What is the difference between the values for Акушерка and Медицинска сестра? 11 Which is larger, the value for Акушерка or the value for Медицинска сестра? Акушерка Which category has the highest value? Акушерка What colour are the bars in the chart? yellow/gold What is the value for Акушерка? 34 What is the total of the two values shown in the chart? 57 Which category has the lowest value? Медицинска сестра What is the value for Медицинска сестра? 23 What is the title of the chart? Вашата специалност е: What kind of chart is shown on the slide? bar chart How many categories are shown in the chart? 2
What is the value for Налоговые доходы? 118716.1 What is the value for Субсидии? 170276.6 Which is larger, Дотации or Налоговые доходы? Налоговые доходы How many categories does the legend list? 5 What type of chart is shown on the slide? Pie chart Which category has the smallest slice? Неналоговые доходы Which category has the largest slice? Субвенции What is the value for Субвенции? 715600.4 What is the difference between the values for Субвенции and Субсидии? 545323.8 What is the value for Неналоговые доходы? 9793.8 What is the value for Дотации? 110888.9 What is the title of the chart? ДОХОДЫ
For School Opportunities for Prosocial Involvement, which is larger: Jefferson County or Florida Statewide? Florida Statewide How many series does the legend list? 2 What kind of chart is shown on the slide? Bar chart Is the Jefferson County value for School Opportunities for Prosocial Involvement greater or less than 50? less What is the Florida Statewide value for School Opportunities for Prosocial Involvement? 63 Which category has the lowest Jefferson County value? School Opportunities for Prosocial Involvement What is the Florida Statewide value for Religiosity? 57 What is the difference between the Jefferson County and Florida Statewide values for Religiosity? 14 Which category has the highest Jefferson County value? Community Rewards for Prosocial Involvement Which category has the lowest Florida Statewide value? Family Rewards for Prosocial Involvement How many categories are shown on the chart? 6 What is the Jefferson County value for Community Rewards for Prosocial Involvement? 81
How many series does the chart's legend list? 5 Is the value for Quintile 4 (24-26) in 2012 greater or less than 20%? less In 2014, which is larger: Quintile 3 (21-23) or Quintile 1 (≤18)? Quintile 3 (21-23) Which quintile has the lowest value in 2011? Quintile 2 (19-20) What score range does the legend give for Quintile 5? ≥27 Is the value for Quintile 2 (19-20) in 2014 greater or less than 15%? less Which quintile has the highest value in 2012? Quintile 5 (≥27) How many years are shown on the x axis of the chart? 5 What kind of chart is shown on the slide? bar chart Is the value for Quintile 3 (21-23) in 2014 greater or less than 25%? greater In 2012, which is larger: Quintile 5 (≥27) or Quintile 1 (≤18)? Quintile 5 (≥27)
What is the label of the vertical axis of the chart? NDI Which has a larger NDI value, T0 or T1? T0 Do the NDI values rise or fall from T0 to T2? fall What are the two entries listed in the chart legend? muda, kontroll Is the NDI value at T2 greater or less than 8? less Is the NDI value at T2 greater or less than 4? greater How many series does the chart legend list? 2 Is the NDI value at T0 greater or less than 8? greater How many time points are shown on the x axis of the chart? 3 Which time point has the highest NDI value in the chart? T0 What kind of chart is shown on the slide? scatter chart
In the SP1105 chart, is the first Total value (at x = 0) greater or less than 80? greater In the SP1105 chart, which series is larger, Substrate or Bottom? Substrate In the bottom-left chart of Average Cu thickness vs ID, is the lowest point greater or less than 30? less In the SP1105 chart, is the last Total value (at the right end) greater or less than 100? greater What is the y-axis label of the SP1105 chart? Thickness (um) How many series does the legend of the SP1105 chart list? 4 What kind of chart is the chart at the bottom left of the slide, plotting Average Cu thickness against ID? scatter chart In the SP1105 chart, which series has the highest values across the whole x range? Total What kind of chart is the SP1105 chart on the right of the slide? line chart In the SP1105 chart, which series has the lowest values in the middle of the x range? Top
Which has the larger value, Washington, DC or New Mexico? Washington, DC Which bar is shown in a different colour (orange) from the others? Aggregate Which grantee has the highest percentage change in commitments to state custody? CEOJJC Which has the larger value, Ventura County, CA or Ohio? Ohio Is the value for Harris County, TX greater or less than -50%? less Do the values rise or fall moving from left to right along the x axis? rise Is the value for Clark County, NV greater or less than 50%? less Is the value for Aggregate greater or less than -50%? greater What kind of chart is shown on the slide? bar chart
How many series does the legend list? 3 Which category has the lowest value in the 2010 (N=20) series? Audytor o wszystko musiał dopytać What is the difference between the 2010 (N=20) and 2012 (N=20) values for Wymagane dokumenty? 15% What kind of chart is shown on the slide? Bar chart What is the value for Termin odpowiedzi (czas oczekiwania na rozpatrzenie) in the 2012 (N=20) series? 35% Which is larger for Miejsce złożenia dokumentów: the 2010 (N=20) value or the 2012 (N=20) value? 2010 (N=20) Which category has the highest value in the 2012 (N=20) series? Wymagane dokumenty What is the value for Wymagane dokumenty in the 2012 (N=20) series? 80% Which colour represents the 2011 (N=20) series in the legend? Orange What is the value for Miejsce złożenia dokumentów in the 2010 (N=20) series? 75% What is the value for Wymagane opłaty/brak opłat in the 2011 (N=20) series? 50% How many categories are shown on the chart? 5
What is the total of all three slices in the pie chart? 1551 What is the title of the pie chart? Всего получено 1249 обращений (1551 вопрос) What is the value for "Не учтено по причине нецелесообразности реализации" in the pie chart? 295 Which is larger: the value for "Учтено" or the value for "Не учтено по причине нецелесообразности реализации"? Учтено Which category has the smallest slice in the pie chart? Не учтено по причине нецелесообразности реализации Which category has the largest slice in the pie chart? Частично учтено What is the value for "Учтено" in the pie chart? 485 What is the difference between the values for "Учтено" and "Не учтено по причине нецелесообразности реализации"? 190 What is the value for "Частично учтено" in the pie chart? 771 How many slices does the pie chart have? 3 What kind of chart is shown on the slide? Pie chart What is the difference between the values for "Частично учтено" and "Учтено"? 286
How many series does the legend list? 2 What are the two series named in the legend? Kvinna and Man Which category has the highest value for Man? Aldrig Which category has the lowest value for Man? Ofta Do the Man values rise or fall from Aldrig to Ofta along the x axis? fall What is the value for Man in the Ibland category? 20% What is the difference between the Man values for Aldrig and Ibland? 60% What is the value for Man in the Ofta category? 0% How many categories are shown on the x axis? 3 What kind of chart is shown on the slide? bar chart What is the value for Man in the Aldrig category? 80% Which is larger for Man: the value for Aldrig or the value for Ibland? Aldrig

===

__EXERCISE__
Reproduce all of the data above line for line, keeping every character unchanged.

__FINISHED EXERCISE__
What is the difference between the values for Акушерка and Медицинска сестра? 11 Which is larger, the value for Акушерка or the value for Медицинска сестра? Акушерка Which category has the highest value? Акушерка What colour are the bars in the chart? yellow/gold What is the value for Акушерка? 34 What is the total of the two values shown in the chart? 57 Which category has the lowest value? Медицинска сестра What is the value for Медицинска сестра? 23 What is the title of the chart? Вашата специалност е: What kind of chart is shown on the slide? bar chart How many categories are shown in the chart? 2
What is the value for Налоговые доходы? 118716.1 What is the value for Субсидии? 170276.6 Which is larger, Дотации or Налоговые доходы? Налоговые доходы How many categories does the legend list? 5 What type of chart is shown on the slide? Pie chart Which category has the smallest slice? Неналоговые доходы Which category has the largest slice? Субвенции What is the value for Субвенции? 715600.4 What is the difference between the values for Субвенции and Субсидии? 545323.8 What is the value for Неналоговые доходы? 9793.8 What is the value for Дотации? 110888.9 What is the title of the chart? ДОХОДЫ
For School Opportunities for Prosocial Involvement, which is larger: Jefferson County or Florida Statewide? Florida Statewide How many series does the legend list? 2 What kind of chart is shown on the slide? Bar chart Is the Jefferson County value for School Opportunities for Prosocial Involvement greater or less than 50? less What is the Florida Statewide value for School Opportunities for Prosocial Involvement? 63 Which category has the lowest Jefferson County value? School Opportunities for Prosocial Involvement What is the Florida Statewide value for Religiosity? 57 What is the difference between the Jefferson County and Florida Statewide values for Religiosity? 14 Which category has the highest Jefferson County value? Community Rewards for Prosocial Involvement Which category has the lowest Florida Statewide value? Family Rewards for Prosocial Involvement How many categories are shown on the chart? 6 What is the Jefferson County value for Community Rewards for Prosocial Involvement? 81
How many series does the chart's legend list? 5 Is the value for Quintile 4 (24-26) in 2012 greater or less than 20%? less In 2014, which is larger: Quintile 3 (21-23) or Quintile 1 (≤18)? Quintile 3 (21-23) Which quintile has the lowest value in 2011? Quintile 2 (19-20) What score range does the legend give for Quintile 5? ≥27 Is the value for Quintile 2 (19-20) in 2014 greater or less than 15%? less Which quintile has the highest value in 2012? Quintile 5 (≥27) How many years are shown on the x axis of the chart? 5 What kind of chart is shown on the slide? bar chart Is the value for Quintile 3 (21-23) in 2014 greater or less than 25%? greater In 2012, which is larger: Quintile 5 (≥27) or Quintile 1 (≤18)? Quintile 5 (≥27)
What is the label of the vertical axis of the chart? NDI Which has a larger NDI value, T0 or T1? T0 Do the NDI values rise or fall from T0 to T2? fall What are the two entries listed in the chart legend? muda, kontroll Is the NDI value at T2 greater or less than 8? less Is the NDI value at T2 greater or less than 4? greater How many series does the chart legend list? 2 Is the NDI value at T0 greater or less than 8? greater How many time points are shown on the x axis of the chart? 3 Which time point has the highest NDI value in the chart? T0 What kind of chart is shown on the slide? scatter chart
In the SP1105 chart, is the first Total value (at x = 0) greater or less than 80? greater In the SP1105 chart, which series is larger, Substrate or Bottom? Substrate In the bottom-left chart of Average Cu thickness vs ID, is the lowest point greater or less than 30? less In the SP1105 chart, is the last Total value (at the right end) greater or less than 100? greater What is the y-axis label of the SP1105 chart? Thickness (um) How many series does the legend of the SP1105 chart list? 4 What kind of chart is the chart at the bottom left of the slide, plotting Average Cu thickness against ID? scatter chart In the SP1105 chart, which series has the highest values across the whole x range? Total What kind of chart is the SP1105 chart on the right of the slide? line chart In the SP1105 chart, which series has the lowest values in the middle of the x range? Top
Which has the larger value, Washington, DC or New Mexico? Washington, DC Which bar is shown in a different colour (orange) from the others? Aggregate Which grantee has the highest percentage change in commitments to state custody? CEOJJC Which has the larger value, Ventura County, CA or Ohio? Ohio Is the value for Harris County, TX greater or less than -50%? less Do the values rise or fall moving from left to right along the x axis? rise Is the value for Clark County, NV greater or less than 50%? less Is the value for Aggregate greater or less than -50%? greater What kind of chart is shown on the slide? bar chart
How many series does the legend list? 3 Which category has the lowest value in the 2010 (N=20) series? Audytor o wszystko musiał dopytać What is the difference between the 2010 (N=20) and 2012 (N=20) values for Wymagane dokumenty? 15% What kind of chart is shown on the slide? Bar chart What is the value for Termin odpowiedzi (czas oczekiwania na rozpatrzenie) in the 2012 (N=20) series? 35% Which is larger for Miejsce złożenia dokumentów: the 2010 (N=20) value or the 2012 (N=20) value? 2010 (N=20) Which category has the highest value in the 2012 (N=20) series? Wymagane dokumenty What is the value for Wymagane dokumenty in the 2012 (N=20) series? 80% Which colour represents the 2011 (N=20) series in the legend? Orange What is the value for Miejsce złożenia dokumentów in the 2010 (N=20) series? 75% What is the value for Wymagane opłaty/brak opłat in the 2011 (N=20) series? 50% How many categories are shown on the chart? 5
What is the total of all three slices in the pie chart? 1551 What is the title of the pie chart? Всего получено 1249 обращений (1551 вопрос) What is the value for "Не учтено по причине нецелесообразности реализации" in the pie chart? 295 Which is larger: the value for "Учтено" or the value for "Не учтено по причине нецелесообразности реализации"? Учтено Which category has the smallest slice in the pie chart? Не учтено по причине нецелесообразности реализации Which category has the largest slice in the pie chart? Частично учтено What is the value for "Учтено" in the pie chart? 485 What is the difference between the values for "Учтено" and "Не учтено по причине нецелесообразности реализации"? 190 What is the value for "Частично учтено" in the pie chart? 771 How many slices does the pie chart have? 3 What kind of chart is shown on the slide? Pie chart What is the difference between the values for "Частично учтено" and "Учтено"? 286
How many series does the legend list? 2 What are the two series named in the legend? Kvinna and Man Which category has the highest value for Man? Aldrig Which category has the lowest value for Man? Ofta Do the Man values rise or fall from Aldrig to Ofta along the x axis? fall What is the value for Man in the Ibland category? 20% What is the difference between the Man values for Aldrig and Ibland? 60% What is the value for Man in the Ofta category? 0% How many categories are shown on the x axis? 3 What kind of chart is shown on the slide? bar chart What is the value for Man in the Aldrig category? 80% Which is larger for Man: the value for Aldrig or the value for Ibland? Aldrig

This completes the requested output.